Find each line in the items below that includes the string "instances", and list those lines. Case matters.

Records from a dataset
━━━━━━━━━━━━━━━━
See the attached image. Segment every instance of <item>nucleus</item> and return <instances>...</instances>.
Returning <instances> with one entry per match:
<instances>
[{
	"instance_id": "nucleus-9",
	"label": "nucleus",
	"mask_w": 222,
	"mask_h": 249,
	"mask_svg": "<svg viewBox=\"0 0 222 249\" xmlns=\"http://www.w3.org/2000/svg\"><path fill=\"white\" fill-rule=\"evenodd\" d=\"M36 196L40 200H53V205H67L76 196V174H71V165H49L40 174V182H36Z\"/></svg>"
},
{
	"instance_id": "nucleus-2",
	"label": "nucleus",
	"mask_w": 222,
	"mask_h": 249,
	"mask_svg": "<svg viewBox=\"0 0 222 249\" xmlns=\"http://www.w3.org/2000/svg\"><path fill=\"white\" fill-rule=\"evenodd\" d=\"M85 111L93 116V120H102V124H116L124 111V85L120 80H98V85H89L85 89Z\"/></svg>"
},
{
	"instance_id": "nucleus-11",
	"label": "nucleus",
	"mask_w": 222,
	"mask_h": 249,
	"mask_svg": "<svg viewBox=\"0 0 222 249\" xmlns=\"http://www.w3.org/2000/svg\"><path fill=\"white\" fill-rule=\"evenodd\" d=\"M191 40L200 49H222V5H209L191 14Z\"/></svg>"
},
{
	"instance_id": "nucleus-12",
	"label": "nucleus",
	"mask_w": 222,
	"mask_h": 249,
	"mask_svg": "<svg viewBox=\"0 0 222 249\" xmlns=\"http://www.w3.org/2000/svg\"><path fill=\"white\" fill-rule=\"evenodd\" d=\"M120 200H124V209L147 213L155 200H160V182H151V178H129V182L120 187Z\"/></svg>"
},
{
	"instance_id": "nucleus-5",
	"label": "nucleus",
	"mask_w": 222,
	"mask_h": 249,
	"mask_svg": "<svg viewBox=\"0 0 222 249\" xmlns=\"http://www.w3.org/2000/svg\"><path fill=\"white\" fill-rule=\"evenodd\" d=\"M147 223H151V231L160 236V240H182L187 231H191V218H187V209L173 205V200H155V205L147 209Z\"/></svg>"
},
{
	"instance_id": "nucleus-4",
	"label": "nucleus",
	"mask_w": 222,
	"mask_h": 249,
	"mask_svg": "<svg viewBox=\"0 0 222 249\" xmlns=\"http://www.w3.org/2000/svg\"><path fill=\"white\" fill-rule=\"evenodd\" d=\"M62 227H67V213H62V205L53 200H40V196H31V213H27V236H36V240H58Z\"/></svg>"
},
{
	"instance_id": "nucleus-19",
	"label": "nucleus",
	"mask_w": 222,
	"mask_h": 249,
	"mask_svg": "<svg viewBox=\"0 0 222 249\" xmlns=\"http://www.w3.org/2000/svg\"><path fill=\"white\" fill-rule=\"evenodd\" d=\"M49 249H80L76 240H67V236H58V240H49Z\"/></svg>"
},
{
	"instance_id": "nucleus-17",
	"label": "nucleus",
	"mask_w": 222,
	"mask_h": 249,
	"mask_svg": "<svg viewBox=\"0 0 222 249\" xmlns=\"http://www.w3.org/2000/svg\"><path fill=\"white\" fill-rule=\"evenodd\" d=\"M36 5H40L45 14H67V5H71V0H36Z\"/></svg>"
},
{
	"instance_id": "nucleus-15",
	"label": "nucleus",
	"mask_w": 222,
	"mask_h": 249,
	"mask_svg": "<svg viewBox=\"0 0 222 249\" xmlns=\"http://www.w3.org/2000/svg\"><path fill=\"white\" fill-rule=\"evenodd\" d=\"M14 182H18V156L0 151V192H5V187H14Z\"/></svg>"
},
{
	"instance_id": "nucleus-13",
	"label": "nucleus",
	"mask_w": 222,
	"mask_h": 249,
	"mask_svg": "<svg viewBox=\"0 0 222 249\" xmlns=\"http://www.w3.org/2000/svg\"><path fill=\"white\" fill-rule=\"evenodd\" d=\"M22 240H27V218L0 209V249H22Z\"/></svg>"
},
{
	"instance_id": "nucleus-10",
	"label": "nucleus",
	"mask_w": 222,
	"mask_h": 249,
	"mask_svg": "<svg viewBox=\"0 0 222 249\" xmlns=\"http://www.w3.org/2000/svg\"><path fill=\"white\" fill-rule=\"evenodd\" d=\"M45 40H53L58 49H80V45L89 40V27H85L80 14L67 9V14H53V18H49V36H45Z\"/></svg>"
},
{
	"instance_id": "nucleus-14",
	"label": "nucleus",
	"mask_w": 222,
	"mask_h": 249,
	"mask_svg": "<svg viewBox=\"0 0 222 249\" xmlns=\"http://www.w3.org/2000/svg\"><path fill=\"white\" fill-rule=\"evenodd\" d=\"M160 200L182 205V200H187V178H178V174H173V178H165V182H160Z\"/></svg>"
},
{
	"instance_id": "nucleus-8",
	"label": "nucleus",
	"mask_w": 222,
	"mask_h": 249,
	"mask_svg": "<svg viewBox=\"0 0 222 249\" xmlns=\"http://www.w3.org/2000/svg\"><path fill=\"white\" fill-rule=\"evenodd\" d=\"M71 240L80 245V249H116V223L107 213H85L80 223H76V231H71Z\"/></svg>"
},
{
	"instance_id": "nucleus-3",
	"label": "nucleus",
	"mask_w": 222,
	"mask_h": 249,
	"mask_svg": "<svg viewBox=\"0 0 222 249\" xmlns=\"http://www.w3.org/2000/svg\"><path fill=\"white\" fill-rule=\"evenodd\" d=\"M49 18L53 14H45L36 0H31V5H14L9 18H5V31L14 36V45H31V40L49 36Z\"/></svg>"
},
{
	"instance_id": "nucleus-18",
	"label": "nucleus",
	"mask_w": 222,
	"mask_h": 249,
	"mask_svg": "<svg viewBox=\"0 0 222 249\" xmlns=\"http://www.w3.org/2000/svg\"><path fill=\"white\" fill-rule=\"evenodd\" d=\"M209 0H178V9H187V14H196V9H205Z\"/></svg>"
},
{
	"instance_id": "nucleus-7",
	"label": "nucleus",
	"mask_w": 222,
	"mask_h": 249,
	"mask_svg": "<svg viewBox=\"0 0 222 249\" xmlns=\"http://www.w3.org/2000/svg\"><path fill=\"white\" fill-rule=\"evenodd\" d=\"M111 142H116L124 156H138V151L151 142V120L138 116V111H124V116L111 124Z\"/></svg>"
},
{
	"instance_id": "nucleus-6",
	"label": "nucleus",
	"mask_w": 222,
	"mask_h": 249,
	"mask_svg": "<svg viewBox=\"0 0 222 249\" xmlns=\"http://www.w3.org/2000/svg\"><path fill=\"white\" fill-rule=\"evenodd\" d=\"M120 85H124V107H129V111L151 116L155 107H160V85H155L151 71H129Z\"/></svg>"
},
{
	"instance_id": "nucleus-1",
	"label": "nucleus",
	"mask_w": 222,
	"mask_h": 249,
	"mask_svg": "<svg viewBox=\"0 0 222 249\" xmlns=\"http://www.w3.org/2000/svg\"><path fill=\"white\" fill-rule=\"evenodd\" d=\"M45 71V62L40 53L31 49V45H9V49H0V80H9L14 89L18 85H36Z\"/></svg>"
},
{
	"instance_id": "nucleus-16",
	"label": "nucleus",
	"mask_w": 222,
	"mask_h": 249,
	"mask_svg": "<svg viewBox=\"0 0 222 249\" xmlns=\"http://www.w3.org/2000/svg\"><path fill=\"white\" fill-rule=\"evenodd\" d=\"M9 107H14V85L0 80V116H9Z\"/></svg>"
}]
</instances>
━━━━━━━━━━━━━━━━
* **WRITTEN REPLY**:
See the attached image. Segment every instance of <item>nucleus</item> and return <instances>...</instances>.
Returning <instances> with one entry per match:
<instances>
</instances>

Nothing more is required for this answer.